Diamond color image sources from https://beyond4cs.com

Diamond clarity image sourced from https://www.onlinediamondbuyingadvice.com
ggplot(diamonds, aes(carat, clarity)) + 
  ggridges::geom_density_ridges(scale = 4) +
  facet_grid(color ~ cut)

Density plots for carats by cut, clarity and color.
  1. Is there anything unusual about the distribution of diamond weights (i.e. carats)? Which plot do you think shows it best? How might you explain the pattern you find?
ggplot(diamonds, aes(carat)) + 
  geom_histogram(binwidth = 0.01, aes(y = stat(density))) + 
  geom_density(color = "red") 
Warning: `stat(density)` was deprecated in ggplot2 3.4.0.
ℹ Please use `after_stat(density)` instead.

ggplot(diamonds, aes(carat))  +
  geom_boxplot() + 
  theme(axis.text.y = element_blank(),
        axis.ticks.y = element_blank()) 

The distribution of the diamond weights has many frequency peaks followed by a dip in the frequency, most likely due to rounding to the higher number (i.e. applying some ceiling function). This is most noticeable from using a histogram with an appropriate bin width. Here the precision of the diamond weights are recorded in 0.01 units so using a bin width of 0.01 reveals this structure.

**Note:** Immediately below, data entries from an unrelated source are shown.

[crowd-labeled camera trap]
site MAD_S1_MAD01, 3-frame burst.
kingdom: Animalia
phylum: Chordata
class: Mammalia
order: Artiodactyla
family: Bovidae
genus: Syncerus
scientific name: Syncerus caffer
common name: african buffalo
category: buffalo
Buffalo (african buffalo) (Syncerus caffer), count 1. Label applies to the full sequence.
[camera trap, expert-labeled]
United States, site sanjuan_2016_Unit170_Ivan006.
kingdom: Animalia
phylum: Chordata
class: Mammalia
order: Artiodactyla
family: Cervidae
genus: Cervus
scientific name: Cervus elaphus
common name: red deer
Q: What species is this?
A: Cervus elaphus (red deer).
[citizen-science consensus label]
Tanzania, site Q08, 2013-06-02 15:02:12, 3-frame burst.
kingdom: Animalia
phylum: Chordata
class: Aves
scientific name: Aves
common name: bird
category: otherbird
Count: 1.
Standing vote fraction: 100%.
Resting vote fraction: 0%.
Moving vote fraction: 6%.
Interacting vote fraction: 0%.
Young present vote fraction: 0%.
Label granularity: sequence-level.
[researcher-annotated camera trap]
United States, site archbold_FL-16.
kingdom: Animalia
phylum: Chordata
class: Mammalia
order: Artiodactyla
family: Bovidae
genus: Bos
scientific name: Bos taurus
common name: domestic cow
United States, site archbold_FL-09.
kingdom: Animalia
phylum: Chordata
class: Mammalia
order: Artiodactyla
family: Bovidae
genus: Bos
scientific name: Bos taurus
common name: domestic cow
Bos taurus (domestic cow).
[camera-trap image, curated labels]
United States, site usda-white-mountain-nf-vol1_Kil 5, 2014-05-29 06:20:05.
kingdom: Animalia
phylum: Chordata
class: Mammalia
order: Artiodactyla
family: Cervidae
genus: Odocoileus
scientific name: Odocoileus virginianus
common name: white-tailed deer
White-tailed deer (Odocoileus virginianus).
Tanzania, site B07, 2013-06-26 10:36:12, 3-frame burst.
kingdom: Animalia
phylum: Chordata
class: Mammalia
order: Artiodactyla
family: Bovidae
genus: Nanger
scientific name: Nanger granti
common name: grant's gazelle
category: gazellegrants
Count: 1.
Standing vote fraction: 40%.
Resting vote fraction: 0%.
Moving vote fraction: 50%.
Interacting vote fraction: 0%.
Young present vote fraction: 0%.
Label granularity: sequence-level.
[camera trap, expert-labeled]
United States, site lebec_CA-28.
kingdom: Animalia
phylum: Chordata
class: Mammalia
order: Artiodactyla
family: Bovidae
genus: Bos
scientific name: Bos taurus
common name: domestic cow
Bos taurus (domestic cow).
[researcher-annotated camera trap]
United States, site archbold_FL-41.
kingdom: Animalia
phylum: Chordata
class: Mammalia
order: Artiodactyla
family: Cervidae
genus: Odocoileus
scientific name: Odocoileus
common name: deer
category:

Notice that the boxplot does not reveal this.

  1. What about the distribution of the prices? Can you find any unexpected feature? Which graphics best shows this unexpected feature?
g1 <- ggplot(diamonds, aes(price)) + 
  geom_histogram(binwidth = 1) + 
  scale_x_continuous(labels = scales::dollar) + 
  labs(x = "Price", y = "Frequency")
g1

g1 + xlim(1400, 1600) 

Plotting the histogram of prices with an appropriate binwidth reveals a noticeable gap between $1,455-1,545. Zooming into the histogram makes it easier to see this gap.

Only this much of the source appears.